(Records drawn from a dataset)
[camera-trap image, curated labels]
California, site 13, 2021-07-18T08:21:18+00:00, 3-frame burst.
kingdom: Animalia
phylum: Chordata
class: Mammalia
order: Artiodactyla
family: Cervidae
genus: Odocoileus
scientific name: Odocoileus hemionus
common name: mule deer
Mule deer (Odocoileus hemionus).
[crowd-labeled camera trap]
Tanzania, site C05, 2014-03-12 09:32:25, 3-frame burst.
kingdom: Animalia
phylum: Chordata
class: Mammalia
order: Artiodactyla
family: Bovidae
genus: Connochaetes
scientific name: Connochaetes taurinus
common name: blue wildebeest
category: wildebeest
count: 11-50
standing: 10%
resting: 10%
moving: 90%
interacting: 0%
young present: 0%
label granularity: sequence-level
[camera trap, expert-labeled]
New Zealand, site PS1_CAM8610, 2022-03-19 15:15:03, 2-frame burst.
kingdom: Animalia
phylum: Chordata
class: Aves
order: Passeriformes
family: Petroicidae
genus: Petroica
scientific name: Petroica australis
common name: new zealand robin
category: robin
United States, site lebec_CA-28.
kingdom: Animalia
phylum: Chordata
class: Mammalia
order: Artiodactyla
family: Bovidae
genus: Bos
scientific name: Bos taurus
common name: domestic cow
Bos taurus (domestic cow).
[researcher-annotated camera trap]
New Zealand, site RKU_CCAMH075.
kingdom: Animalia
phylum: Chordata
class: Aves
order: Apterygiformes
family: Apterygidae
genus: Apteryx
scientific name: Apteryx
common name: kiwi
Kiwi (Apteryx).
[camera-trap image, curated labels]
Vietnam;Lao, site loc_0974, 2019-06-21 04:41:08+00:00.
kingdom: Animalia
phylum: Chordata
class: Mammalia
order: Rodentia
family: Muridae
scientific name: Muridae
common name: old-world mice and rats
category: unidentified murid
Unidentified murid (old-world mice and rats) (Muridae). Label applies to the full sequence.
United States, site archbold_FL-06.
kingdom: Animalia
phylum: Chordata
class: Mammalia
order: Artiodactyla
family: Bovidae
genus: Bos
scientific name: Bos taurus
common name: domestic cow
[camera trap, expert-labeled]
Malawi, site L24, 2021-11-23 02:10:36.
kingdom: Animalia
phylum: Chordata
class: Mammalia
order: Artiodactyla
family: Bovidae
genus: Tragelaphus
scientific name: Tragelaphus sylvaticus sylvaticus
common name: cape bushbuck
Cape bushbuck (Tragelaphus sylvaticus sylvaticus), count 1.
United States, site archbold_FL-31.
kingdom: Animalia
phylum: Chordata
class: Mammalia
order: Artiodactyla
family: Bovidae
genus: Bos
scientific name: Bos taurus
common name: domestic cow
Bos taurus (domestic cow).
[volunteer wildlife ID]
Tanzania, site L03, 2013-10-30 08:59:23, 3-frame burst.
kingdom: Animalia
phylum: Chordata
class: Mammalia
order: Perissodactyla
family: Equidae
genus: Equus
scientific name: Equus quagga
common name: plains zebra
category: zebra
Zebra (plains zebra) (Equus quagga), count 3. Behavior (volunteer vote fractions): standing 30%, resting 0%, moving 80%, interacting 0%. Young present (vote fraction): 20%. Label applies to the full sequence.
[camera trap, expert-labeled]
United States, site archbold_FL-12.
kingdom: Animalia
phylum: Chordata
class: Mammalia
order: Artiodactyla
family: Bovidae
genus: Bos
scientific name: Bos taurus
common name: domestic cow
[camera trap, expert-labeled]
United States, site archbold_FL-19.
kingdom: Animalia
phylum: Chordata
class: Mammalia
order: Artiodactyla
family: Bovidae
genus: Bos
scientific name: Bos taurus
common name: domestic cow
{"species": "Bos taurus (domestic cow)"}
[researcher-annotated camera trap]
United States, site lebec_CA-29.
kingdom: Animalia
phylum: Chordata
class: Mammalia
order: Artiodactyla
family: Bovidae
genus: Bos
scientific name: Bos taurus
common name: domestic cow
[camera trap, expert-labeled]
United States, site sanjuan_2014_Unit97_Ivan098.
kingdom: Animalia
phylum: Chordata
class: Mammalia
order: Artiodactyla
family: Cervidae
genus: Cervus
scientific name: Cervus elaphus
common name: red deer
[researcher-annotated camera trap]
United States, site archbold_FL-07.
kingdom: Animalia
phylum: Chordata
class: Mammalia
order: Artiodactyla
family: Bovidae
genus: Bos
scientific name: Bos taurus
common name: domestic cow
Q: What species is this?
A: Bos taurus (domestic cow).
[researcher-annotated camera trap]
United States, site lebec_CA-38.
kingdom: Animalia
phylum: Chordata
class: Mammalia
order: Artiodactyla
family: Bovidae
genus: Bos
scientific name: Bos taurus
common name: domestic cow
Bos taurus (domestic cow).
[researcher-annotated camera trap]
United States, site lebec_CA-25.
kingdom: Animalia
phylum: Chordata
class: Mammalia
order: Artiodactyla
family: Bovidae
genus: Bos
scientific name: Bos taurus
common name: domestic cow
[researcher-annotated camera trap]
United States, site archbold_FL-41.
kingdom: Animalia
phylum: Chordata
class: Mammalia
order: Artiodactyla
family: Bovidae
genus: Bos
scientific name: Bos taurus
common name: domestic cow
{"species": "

TASK PROMPT -
Every single line of the data above must be set down again exactly.

OUTPUT -
[camera-trap image, curated labels]
California, site 13, 2021-07-18T08:21:18+00:00, 3-frame burst.
kingdom: Animalia
phylum: Chordata
class: Mammalia
order: Artiodactyla
family: Cervidae
genus: Odocoileus
scientific name: Odocoileus hemionus
common name: mule deer
Mule deer (Odocoileus hemionus).
[crowd-labeled camera trap]
Tanzania, site C05, 2014-03-12 09:32:25, 3-frame burst.
kingdom: Animalia
phylum: Chordata
class: Mammalia
order: Artiodactyla
family: Bovidae
genus: Connochaetes
scientific name: Connochaetes taurinus
common name: blue wildebeest
category: wildebeest
count: 11-50
standing: 10%
resting: 10%
moving: 90%
interacting: 0%
young present: 0%
label granularity: sequence-level
[camera trap, expert-labeled]
New Zealand, site PS1_CAM8610, 2022-03-19 15:15:03, 2-frame burst.
kingdom: Animalia
phylum: Chordata
class: Aves
order: Passeriformes
family: Petroicidae
genus: Petroica
scientific name: Petroica australis
common name: new zealand robin
category: robin
United States, site lebec_CA-28.
kingdom: Animalia
phylum: Chordata
class: Mammalia
order: Artiodactyla
family: Bovidae
genus: Bos
scientific name: Bos taurus
common name: domestic cow
Bos taurus (domestic cow).
[researcher-annotated camera trap]
New Zealand, site RKU_CCAMH075.
kingdom: Animalia
phylum: Chordata
class: Aves
order: Apterygiformes
family: Apterygidae
genus: Apteryx
scientific name: Apteryx
common name: kiwi
Kiwi (Apteryx).
[camera-trap image, curated labels]
Vietnam;Lao, site loc_0974, 2019-06-21 04:41:08+00:00.
kingdom: Animalia
phylum: Chordata
class: Mammalia
order: Rodentia
family: Muridae
scientific name: Muridae
common name: old-world mice and rats
category: unidentified murid
Unidentified murid (old-world mice and rats) (Muridae). Label applies to the full sequence.
United States, site archbold_FL-06.
kingdom: Animalia
phylum: Chordata
class: Mammalia
order: Artiodactyla
family: Bovidae
genus: Bos
scientific name: Bos taurus
common name: domestic cow
[camera trap, expert-labeled]
Malawi, site L24, 2021-11-23 02:10:36.
kingdom: Animalia
phylum: Chordata
class: Mammalia
order: Artiodactyla
family: Bovidae
genus: Tragelaphus
scientific name: Tragelaphus sylvaticus sylvaticus
common name: cape bushbuck
Cape bushbuck (Tragelaphus sylvaticus sylvaticus), count 1.
United States, site archbold_FL-31.
kingdom: Animalia
phylum: Chordata
class: Mammalia
order: Artiodactyla
family: Bovidae
genus: Bos
scientific name: Bos taurus
common name: domestic cow
Bos taurus (domestic cow).
[volunteer wildlife ID]
Tanzania, site L03, 2013-10-30 08:59:23, 3-frame burst.
kingdom: Animalia
phylum: Chordata
class: Mammalia
order: Perissodactyla
family: Equidae
genus: Equus
scientific name: Equus quagga
common name: plains zebra
category: zebra
Zebra (plains zebra) (Equus quagga), count 3. Behavior (volunteer vote fractions): standing 30%, resting 0%, moving 80%, interacting 0%. Young present (vote fraction): 20%. Label applies to the full sequence.
[camera trap, expert-labeled]
United States, site archbold_FL-12.
kingdom: Animalia
phylum: Chordata
class: Mammalia
order: Artiodactyla
family: Bovidae
genus: Bos
scientific name: Bos taurus
common name: domestic cow
[camera trap, expert-labeled]
United States, site archbold_FL-19.
kingdom: Animalia
phylum: Chordata
class: Mammalia
order: Artiodactyla
family: Bovidae
genus: Bos
scientific name: Bos taurus
common name: domestic cow
{"species": "Bos taurus (domestic cow)"}
[researcher-annotated camera trap]
United States, site lebec_CA-29.
kingdom: Animalia
phylum: Chordata
class: Mammalia
order: Artiodactyla
family: Bovidae
genus: Bos
scientific name: Bos taurus
common name: domestic cow
[camera trap, expert-labeled]
United States, site sanjuan_2014_Unit97_Ivan098.
kingdom: Animalia
phylum: Chordata
class: Mammalia
order: Artiodactyla
family: Cervidae
genus: Cervus
scientific name: Cervus elaphus
common name: red deer
[researcher-annotated camera trap]
United States, site archbold_FL-07.
kingdom: Animalia
phylum: Chordata
class: Mammalia
order: Artiodactyla
family: Bovidae
genus: Bos
scientific name: Bos taurus
common name: domestic cow
Q: What species is this?
A: Bos taurus (domestic cow).
[researcher-annotated camera trap]
United States, site lebec_CA-38.
kingdom: Animalia
phylum: Chordata
class: Mammalia
order: Artiodactyla
family: Bovidae
genus: Bos
scientific name: Bos taurus
common name: domestic cow
Bos taurus (domestic cow).
[researcher-annotated camera trap]
United States, site lebec_CA-25.
kingdom: Animalia
phylum: Chordata
class: Mammalia
order: Artiodactyla
family: Bovidae
genus: Bos
scientific name: Bos taurus
common name: domestic cow
[researcher-annotated camera trap]
United States, site archbold_FL-41.
kingdom: Animalia
phylum: Chordata
class: Mammalia
order: Artiodactyla
family: Bovidae
genus: Bos
scientific name: Bos taurus
common name: domestic cow
{"species": "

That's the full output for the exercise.